2

It’s well known pysha3 isn’t compatible with pypy, and because it’s unmaintained for 3 years, I have to modify it myself.

Of course, a proper way would be to perform a complete rewrite in pure python code (which would also results in a faster implementation over the current one), but I lack the required knowledge both in cryptograhy and background math to do this, and the program using it is very very list intensive (which requires a python3 without a gil for multithreading or python3 with a jit).

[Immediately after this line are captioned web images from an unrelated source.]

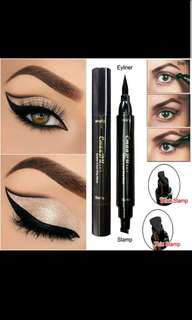 Eyeliner with wing stamp(thick/thin)
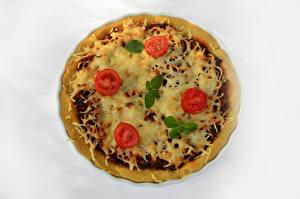 Обои для рабочего стола Фастфуд Пицца Помидоры Белый фон Продукты питания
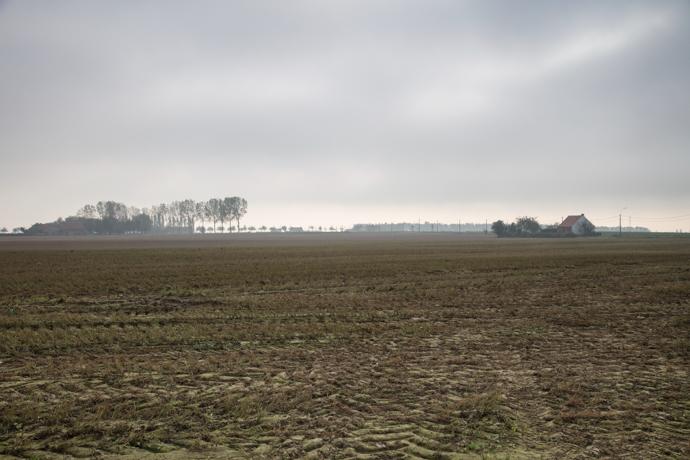Langemarck – Ypres, 1915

The single point of failure boils down to this function which has to be called by C code:

static PyObject*
_Py_strhex(const char* argbuf, const Py_ssize_t arglen)
{
    static const char *hexdigits = "0123456789abcdef";

    PyObject *retval;
#if PY_MAJOR_VERSION >= 3
    Py_UCS1 *retbuf;
#else
    char *retbuf;
#endif
    Py_ssize_t i, j;

    assert(arglen >= 0);
    if (arglen > PY_SSIZE_T_MAX / 2)
        return PyErr_NoMemory();

#if PY_MAJOR_VERSION >= 3
    retval = PyUnicode_New(arglen * 2, 127);
    if (!retval)
            return NULL;
    retbuf = PyUnicode_1BYTE_DATA(retval);
#else
    retval = PyString_FromStringAndSize(NULL, arglen * 2);
    if (!retval)
            return NULL;
    retbuf = PyString_AsString(retval);
    if (!retbuf) {
            Py_DECREF(retval);
            return NULL;
    }
#endif
    /* make hex version of string, taken from shamodule.c */
    for (i=j=0; i < arglen; i++) {
        unsigned char c;
        c = (argbuf[i] >> 4) & 0xf;
        retbuf[j++] = hexdigits[c];
        c = argbuf[i] & 0xf;
        retbuf[j++] = hexdigits[c];
    }

    return retval;
}

cython compatibility level is at 3.2 for pypy and PyUnicode_New was introduced in python3.3.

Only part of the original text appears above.